The Power of Meditation
When the word meditation comes up, people usually think of Monks or Buddhists first. However, there is a reason they meditate so often; meditation does wonders for your brain, and here is how.
There are two main types of meditation: 1) Focused-attention meditation or ‘Mindful meditation‘ and 2) Open-monitoring meditation. In Mindful meditation, you focus on one specific thing ranging from your breathing, a specific sensation in your body, or a particular object in front of you.The key point is to focus on one thing without consideration to other thoughts or events happening around you. When any distractions occur, you must be quick to recognize it and turn your focus back to your focal point. Open-monitoring meditation is where you pay attention to all the things happening around you but you do not react to them.
Meditation has been associated with decreased default mode network activity and connectivity. The brain regions specifically affected are the frontal lobe, parietal lobe, thalamus, and the reticular formation. The frontal lobe is considered to be the most highly evolved part of the brain that is responsible for reasoning, planning, emotions, and self-conscious awareness. During meditation, the frontal cortex tends to go “offline”. The parietal lobe processes sensory information about the surrounding world and during meditation, activity in the parietal lobe slows down. The thalamus helps focus your attention by channeling sensory data deeper into your brain and stopping other signals from firing. Meditation reduces the flow of incoming information to the thalamus. The reticular formation receives incoming stimuli and alerts the brain so it is ready to respond. Meditating actually minimizes the arousal signal. So why is the decrease in all of these brain activities a good thing? These activities are actually undesirable brain functions that are responsible for lapses in attention and disorders such as anxiety, ADHD, and even the buildup of beta amyloid plaques in Alzheimer’s disease.

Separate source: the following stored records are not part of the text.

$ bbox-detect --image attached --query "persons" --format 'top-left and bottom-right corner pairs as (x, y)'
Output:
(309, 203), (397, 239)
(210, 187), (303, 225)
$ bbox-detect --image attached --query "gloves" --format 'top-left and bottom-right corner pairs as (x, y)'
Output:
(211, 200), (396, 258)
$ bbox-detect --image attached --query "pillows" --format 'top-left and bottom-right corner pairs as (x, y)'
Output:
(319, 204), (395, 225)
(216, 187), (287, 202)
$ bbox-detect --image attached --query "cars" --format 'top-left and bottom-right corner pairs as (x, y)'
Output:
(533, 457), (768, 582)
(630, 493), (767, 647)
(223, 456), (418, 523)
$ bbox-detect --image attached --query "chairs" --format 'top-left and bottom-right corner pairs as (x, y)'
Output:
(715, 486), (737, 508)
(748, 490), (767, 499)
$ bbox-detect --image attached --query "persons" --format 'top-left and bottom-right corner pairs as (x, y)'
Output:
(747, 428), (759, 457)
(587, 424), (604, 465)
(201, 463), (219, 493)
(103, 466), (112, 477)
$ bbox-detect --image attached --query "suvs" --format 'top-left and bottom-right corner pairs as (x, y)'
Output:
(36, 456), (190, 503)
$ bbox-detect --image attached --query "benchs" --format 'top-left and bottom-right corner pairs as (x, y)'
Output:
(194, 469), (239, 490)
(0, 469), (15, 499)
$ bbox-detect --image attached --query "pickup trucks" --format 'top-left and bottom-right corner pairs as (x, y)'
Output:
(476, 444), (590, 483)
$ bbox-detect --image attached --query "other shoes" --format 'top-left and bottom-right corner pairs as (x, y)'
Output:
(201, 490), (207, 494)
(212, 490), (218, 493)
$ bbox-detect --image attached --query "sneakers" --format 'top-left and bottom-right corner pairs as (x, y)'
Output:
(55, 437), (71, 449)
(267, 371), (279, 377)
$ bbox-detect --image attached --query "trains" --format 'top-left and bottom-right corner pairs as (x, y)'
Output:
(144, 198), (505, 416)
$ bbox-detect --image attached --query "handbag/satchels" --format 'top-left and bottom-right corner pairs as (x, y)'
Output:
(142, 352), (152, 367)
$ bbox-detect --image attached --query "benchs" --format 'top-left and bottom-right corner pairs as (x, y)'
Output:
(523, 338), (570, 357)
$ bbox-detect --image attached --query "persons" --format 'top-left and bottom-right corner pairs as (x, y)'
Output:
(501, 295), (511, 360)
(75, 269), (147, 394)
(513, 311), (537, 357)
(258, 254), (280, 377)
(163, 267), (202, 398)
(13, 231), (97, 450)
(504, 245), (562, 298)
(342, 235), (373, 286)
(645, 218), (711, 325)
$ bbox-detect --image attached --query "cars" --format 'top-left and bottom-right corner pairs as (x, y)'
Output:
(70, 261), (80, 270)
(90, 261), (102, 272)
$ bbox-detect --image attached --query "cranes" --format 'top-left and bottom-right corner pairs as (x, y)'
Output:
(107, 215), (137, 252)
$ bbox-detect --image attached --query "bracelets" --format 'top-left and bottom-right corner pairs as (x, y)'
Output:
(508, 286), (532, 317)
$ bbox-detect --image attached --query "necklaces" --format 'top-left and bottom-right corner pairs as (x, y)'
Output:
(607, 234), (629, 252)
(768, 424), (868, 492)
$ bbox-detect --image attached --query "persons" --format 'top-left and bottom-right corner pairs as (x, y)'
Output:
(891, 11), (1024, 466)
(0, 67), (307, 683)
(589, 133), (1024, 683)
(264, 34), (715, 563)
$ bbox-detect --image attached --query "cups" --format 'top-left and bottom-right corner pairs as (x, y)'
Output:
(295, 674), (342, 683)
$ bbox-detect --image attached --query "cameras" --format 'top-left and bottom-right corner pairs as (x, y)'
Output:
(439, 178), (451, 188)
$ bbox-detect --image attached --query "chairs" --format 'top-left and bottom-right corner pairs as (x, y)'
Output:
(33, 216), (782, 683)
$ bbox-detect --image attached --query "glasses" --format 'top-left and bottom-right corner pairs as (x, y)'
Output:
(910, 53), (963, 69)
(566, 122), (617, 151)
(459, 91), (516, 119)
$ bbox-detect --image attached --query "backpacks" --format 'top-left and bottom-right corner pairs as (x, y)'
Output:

One of the most beneficial aspects of meditation is its effect on ATTENTION. It allows us to practice focusing our attention and awareness when it drifts. It also improves our focus when we’re not meditating. Anxiety is usually alleviated by meditation because it loosens the connections of particular neural pathways involved in anxiety. Creativity is also improved, as shown by a research study done in Leiden University in the Netherlands that looked at both forms of meditation and their effects on creativity afterwards. The participants who practiced open-monitoring meditation performed better on tasks that asked them to create their own new ideas. Furthermore, meditation has been linked to improving rapid memory recall. A study done at the Martinos Center for Biomedical Imaging found that those who practiced mindful meditation were able to adjust and increase the productivity of the brain waves that block distractions more quickly than those who did not meditate. The ability to ignore distractions could explain the ability to rapidly remember and incorporate new facts.
We also have what is known as a ‘Me Center’ in our brains, which is called the medial prefrontal cortex, which processes information relating to ourselves and our experiences. Usually signals from bodily sensations and fear centers are sent to this ‘Me Center,’ and the neural pathways are really strong. When you meditate, however, these neural connections are weakened, which means that we do not react as strongly to sensations. While those connections are weakened, the connection to the ‘Assessment Center’ in our brains is strengthened. This part of the brain is known for reasoning. Ultimately with meditation, we are able to experience scary or upsetting sensations and more easily look at them rationally without overreacting.
Structurally, meditation is linked to larger amounts of gray matter in the hippocampus and frontal areas of the brain. More gray matter can lead to more positive emotions, longer-lasting emotional stability, and heightened focus during daily life. Meditation also diminishes age-related effects on gray matter and reduces the decline of cognitive functioning. Additionally, people exhibit higher levels of gyrification, which is the folding of the cerebral cortex as a result of growth. This allows for the brain to be better at processing information, making decisions, forming memories, and improving attention.
So take a moment to clear your mind, relieve some stress and anxiety, and allow your brain to strengthen. Namaste.
-Elizabeth Virtgaym
Sources:
Your Brain On Meditation – Psychology Today
How Meditation Changes The Brain – NY Times
February 13, 2014
Yes, it delivers wonderful results to the body and brain.
February 25, 2014
Very informative, well written article. Thank you Elizabeth.
April 8, 2014
This is great for dealing with depression and high anxiety. I have found it makes me focus on my work(preventing mind wandering), forget about past regrets etc. Although i personally find it challenging when distracted to get back to my focal point.
December 3, 2014
Does meditation allow for the glymphatic system to clear out celluar debris while awake? Has anyone looked into this?
May 15, 2015
Thanks for this extremely well written, informative article. It is great to see the science behind meditation put down so clearly. As a seasoned meditator myself, it is always nice to see the science behind the experience which we meditators have!
It is great that so much research has been done into meditation in recent years with respect to its connection with neuro-plasticity.
May 15, 2015
….From experience I have found that the hardest part of your meditation “career” is getting into it! Once your brain gets used to the idea, and pathways form, then each mediation session becomes incrementally and increasingly easier and rewarding.
Persevere, and you will very soon get to a point where meditation feels natural, comes with ease, and brings you huge, positive changes in your life!